Write out word for word the lines of the data below, starting with the line that contains "As displayed in" and going on through the line that contains "B) hen's wing, bbox=97,96,187,160", with both of those lines included.
════════
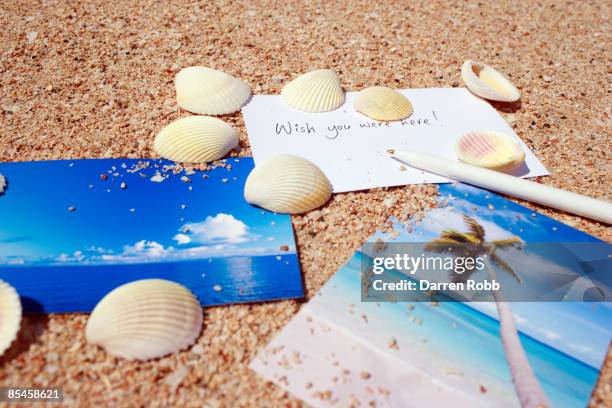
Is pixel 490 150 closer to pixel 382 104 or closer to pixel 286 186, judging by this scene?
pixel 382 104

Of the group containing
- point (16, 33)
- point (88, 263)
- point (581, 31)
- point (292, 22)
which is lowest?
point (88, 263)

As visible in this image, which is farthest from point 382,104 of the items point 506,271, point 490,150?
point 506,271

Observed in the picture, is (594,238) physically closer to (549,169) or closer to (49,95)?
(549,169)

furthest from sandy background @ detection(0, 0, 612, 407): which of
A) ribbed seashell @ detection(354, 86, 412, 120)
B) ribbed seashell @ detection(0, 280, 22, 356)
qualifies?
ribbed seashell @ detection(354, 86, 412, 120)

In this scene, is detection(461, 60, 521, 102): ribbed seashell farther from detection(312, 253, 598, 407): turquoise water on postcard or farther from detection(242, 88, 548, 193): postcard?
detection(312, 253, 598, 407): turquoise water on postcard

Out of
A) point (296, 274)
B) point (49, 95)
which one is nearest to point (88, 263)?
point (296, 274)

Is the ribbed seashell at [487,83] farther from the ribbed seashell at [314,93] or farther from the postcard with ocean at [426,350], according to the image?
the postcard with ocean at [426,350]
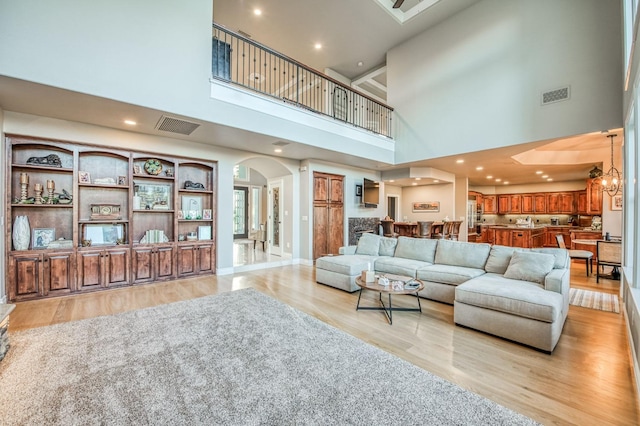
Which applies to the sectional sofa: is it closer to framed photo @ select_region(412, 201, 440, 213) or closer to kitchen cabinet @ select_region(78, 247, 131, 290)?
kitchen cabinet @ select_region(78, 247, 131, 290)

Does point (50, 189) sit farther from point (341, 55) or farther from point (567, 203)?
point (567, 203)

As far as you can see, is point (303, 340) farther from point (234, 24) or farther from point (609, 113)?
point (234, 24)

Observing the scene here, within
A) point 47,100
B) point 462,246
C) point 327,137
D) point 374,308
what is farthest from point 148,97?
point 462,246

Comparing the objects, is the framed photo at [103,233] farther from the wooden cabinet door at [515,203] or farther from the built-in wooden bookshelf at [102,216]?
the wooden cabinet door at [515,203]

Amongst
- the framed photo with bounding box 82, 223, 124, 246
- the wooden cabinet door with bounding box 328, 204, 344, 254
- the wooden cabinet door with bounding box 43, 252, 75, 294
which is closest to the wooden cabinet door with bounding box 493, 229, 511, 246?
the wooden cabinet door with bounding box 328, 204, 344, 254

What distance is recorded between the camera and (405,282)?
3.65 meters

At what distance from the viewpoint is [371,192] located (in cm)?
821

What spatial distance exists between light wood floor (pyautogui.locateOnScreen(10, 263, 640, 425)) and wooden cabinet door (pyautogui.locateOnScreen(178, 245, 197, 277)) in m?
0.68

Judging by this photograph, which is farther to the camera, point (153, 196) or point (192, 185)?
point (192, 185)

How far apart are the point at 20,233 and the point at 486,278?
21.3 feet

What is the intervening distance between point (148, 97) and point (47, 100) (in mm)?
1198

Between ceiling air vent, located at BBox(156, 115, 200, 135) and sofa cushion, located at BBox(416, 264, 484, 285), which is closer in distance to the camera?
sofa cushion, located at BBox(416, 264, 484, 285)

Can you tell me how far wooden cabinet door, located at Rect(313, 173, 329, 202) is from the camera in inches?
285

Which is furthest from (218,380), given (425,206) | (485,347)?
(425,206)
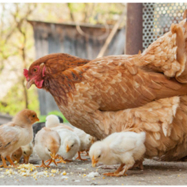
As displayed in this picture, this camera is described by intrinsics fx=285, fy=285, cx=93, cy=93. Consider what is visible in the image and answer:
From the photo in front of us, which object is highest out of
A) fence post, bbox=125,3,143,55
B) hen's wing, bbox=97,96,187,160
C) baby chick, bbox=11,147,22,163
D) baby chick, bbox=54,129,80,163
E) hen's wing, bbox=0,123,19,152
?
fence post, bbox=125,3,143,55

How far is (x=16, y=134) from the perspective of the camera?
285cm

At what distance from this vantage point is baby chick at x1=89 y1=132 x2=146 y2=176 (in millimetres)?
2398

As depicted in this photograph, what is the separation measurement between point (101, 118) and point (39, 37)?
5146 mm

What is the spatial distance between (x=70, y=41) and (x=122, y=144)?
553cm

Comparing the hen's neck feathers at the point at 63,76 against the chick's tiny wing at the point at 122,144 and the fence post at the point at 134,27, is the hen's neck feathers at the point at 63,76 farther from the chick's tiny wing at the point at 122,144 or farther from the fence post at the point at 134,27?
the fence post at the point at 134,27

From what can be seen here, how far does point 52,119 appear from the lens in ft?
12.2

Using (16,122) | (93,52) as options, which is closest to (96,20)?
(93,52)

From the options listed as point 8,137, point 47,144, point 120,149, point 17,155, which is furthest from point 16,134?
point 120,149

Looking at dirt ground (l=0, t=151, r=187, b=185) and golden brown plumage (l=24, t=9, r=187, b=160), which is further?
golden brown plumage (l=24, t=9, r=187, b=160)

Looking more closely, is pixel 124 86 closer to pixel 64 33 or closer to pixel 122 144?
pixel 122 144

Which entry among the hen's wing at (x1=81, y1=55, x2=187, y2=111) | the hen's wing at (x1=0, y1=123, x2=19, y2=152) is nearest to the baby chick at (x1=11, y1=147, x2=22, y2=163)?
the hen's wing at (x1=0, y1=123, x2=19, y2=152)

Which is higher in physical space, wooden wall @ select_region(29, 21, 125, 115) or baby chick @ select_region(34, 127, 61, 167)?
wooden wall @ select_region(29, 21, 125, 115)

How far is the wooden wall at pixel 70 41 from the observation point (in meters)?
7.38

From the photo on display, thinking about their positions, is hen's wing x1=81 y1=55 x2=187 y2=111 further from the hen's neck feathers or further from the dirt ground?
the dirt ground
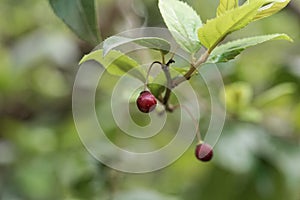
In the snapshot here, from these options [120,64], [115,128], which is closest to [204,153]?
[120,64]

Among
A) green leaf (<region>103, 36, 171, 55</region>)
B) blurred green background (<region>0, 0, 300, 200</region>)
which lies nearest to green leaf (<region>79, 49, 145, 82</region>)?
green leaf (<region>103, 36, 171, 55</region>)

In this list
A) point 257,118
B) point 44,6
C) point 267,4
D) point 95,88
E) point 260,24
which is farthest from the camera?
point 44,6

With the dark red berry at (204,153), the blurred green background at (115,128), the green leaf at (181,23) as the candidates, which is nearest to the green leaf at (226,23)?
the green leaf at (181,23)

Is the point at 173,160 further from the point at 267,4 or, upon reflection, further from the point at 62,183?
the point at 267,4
════════
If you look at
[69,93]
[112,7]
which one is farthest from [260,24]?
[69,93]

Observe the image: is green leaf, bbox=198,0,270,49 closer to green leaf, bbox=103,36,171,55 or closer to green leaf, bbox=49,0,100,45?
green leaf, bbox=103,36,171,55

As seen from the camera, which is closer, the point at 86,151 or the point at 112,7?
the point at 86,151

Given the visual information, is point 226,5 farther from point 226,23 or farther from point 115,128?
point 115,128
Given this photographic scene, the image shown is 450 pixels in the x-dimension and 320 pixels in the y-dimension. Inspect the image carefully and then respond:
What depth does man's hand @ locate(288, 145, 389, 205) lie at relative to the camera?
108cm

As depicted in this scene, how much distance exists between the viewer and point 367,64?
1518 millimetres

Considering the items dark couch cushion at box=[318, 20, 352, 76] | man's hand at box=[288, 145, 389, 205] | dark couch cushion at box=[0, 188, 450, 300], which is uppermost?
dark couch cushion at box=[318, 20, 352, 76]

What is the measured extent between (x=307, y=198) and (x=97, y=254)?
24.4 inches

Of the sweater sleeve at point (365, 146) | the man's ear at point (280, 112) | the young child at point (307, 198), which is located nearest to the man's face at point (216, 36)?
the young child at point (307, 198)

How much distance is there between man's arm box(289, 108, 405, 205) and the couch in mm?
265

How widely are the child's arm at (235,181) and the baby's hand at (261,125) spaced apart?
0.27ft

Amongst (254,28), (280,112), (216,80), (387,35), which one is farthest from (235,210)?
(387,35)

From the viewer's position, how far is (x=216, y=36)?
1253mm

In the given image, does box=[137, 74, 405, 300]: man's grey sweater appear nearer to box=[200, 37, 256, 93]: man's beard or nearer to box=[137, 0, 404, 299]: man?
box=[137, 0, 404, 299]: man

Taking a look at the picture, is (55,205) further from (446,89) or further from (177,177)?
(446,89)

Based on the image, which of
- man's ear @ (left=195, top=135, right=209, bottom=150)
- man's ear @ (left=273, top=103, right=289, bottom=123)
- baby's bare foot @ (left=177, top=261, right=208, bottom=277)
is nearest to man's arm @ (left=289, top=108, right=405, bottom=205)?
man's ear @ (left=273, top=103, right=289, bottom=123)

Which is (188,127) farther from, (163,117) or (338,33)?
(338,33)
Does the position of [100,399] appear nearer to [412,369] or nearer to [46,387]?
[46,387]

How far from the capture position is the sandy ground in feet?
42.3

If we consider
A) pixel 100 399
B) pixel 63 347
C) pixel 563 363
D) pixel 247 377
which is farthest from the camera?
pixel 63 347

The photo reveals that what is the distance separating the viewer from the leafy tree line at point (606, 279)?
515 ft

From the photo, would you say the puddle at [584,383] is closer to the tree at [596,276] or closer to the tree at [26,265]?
════════
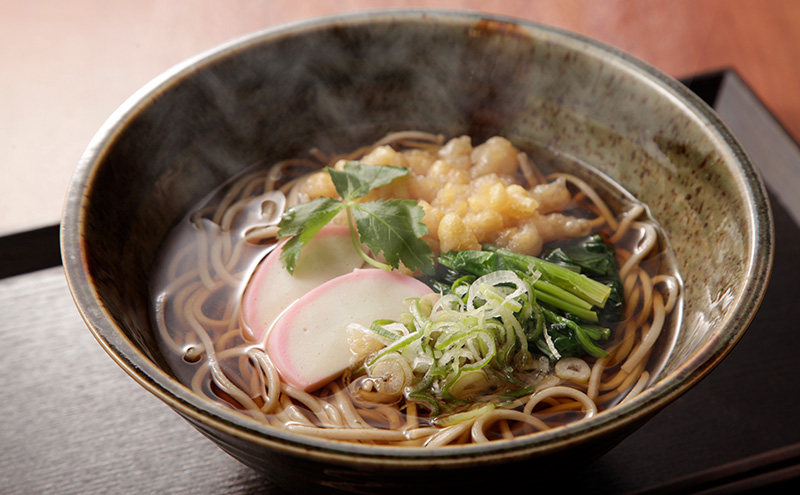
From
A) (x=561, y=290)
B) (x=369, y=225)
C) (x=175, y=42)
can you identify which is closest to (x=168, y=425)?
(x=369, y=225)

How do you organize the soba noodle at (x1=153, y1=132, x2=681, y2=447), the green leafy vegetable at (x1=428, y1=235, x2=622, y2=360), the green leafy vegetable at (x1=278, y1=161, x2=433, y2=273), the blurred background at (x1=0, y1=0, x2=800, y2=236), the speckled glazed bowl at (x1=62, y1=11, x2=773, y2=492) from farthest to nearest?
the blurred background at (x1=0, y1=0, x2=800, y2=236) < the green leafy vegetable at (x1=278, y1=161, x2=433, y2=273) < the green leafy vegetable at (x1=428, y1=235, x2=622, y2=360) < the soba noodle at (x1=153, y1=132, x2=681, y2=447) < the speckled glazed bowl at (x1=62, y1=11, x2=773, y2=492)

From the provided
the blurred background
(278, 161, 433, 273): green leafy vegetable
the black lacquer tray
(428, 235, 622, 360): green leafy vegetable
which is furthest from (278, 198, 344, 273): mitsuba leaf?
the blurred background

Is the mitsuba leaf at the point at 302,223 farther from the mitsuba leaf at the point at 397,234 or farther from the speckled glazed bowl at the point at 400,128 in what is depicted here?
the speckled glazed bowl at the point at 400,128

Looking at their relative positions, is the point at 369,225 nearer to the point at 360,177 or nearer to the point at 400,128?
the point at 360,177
════════
:: The solution ::
As displayed in this picture, this camera is described by intrinsics fx=285, fy=285, cx=93, cy=93. Consider what is visible in the image and answer:
From the photo in front of us, which object is highest out of
A) fence post, bbox=125,3,143,55
B) hen's wing, bbox=97,96,187,160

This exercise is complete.